▸ Description of the task
Quote the listing word for word, from its beginning through the line that contains "2030 centimetres".
** start **
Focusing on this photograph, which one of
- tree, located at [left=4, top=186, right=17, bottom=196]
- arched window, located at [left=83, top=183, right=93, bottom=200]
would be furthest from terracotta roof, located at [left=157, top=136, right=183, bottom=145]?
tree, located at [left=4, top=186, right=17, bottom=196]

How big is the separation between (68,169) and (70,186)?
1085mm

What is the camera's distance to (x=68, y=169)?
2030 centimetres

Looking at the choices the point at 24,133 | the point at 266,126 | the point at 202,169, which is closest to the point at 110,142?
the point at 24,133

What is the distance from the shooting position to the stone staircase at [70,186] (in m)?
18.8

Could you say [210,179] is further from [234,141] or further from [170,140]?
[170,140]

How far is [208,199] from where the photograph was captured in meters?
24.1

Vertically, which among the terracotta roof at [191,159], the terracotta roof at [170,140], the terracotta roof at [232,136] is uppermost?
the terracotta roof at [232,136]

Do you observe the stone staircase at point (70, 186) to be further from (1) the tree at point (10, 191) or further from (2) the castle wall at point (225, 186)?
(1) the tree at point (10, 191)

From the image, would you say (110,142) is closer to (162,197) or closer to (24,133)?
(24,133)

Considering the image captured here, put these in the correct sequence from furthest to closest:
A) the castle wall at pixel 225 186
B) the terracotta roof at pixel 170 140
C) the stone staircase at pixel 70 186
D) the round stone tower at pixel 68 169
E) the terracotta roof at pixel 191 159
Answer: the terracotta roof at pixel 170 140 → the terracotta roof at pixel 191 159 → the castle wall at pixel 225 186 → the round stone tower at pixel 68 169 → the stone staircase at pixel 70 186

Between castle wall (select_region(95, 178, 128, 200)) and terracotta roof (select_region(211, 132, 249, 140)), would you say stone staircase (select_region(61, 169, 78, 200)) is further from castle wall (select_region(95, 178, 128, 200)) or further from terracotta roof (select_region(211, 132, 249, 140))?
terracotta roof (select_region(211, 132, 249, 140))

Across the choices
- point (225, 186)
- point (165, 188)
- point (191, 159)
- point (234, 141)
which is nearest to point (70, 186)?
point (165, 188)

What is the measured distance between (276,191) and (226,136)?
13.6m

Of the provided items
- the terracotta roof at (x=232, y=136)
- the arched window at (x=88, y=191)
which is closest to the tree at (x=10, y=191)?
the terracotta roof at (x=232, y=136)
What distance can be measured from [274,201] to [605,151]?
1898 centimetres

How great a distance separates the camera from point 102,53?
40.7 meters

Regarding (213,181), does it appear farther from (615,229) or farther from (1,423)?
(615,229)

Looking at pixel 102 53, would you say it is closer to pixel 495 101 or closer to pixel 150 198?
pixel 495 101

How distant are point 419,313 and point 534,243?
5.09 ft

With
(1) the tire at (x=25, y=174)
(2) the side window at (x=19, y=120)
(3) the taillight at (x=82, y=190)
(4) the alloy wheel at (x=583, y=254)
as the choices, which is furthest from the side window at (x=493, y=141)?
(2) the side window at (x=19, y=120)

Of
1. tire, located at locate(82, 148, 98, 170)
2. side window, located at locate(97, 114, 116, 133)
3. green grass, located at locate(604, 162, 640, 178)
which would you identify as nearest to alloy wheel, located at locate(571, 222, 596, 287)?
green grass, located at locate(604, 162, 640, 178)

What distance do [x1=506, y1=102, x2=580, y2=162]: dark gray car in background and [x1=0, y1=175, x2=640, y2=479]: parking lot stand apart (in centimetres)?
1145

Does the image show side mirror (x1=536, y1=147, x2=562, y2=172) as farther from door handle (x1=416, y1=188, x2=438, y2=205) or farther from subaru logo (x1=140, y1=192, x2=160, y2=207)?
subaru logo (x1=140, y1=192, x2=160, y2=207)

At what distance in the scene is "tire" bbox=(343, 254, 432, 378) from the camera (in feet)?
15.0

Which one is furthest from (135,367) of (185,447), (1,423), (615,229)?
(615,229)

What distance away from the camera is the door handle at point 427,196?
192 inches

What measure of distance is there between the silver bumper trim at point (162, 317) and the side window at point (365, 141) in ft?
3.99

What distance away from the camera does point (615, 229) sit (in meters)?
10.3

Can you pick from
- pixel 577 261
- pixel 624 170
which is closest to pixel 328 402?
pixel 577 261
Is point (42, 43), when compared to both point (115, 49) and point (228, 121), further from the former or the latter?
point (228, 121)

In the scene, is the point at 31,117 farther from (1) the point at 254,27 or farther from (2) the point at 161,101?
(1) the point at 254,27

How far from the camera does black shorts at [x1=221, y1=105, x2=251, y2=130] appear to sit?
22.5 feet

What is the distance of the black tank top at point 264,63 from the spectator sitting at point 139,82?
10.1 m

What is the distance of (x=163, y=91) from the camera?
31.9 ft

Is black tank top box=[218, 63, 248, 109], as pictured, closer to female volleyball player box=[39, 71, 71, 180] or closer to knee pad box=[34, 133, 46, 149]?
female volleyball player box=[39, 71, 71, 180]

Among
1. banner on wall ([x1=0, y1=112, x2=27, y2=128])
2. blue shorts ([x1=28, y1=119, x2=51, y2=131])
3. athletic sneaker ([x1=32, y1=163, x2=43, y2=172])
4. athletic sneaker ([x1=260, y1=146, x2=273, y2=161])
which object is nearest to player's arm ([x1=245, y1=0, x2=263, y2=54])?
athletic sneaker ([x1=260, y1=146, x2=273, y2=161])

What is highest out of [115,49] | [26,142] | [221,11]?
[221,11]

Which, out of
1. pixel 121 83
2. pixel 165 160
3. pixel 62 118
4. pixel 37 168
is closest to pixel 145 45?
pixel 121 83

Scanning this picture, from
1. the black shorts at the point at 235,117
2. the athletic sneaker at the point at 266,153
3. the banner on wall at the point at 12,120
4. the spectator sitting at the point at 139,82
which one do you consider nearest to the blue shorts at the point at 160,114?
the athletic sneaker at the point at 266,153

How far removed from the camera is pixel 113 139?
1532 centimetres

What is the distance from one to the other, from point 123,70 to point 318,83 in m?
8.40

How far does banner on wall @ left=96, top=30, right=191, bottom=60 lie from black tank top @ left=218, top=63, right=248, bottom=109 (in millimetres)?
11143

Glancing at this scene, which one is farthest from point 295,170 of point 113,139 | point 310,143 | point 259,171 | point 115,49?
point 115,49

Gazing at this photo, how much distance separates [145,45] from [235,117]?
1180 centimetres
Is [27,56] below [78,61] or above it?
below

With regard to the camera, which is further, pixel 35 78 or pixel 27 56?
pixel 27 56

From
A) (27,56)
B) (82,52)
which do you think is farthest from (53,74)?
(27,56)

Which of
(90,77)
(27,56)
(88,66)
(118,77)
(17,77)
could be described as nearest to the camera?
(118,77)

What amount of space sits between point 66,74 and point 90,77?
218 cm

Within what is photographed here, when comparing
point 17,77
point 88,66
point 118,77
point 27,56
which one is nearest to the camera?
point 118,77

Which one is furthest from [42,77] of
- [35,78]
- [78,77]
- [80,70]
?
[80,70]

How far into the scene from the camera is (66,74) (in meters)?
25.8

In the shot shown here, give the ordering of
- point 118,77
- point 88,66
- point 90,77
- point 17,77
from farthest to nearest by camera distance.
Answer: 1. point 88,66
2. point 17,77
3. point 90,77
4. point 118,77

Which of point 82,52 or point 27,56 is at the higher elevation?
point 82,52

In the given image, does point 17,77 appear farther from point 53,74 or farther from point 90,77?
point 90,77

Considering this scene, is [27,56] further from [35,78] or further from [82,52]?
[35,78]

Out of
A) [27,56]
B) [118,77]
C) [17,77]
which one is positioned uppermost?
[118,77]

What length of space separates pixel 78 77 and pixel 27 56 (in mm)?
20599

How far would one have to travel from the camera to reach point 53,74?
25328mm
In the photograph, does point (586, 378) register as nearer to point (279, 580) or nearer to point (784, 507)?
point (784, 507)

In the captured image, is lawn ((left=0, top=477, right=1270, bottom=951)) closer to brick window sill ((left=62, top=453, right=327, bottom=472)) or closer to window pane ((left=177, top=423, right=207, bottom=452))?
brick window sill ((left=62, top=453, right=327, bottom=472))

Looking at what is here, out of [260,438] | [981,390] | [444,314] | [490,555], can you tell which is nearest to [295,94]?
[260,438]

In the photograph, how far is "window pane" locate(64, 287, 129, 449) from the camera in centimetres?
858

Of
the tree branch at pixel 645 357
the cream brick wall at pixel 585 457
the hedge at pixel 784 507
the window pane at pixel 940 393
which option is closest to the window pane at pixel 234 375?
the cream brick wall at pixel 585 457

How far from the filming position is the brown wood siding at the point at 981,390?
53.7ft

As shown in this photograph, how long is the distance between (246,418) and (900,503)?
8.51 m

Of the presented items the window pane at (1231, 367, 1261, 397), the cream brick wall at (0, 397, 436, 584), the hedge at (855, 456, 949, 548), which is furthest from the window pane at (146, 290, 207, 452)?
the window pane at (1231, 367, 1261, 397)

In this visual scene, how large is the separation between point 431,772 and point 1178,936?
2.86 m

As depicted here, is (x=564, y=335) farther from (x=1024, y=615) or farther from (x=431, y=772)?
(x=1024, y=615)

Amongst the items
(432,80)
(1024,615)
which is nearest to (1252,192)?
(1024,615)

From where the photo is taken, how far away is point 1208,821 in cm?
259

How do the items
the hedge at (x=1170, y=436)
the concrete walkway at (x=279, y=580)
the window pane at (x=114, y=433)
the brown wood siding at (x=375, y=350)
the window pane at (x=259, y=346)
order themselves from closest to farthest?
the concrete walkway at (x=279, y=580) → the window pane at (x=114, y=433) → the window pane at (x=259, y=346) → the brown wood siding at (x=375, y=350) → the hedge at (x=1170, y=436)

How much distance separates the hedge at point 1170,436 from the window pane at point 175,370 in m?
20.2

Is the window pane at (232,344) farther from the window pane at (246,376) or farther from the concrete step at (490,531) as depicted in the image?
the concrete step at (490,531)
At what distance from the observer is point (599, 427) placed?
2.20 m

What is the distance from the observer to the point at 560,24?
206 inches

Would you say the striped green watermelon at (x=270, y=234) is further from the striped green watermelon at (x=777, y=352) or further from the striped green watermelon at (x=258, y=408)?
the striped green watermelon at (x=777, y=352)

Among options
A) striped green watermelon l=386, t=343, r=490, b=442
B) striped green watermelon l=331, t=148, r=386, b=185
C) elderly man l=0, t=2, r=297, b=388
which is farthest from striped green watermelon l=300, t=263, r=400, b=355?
** end **
▸ Result
Focusing on this photograph, which one of
- tree, located at [left=4, top=186, right=17, bottom=196]
- arched window, located at [left=83, top=183, right=93, bottom=200]
would be furthest from terracotta roof, located at [left=157, top=136, right=183, bottom=145]?
tree, located at [left=4, top=186, right=17, bottom=196]

How big is the separation between (68,169) and (70,186)?
1085mm

What is the camera's distance to (x=68, y=169)?
2030 centimetres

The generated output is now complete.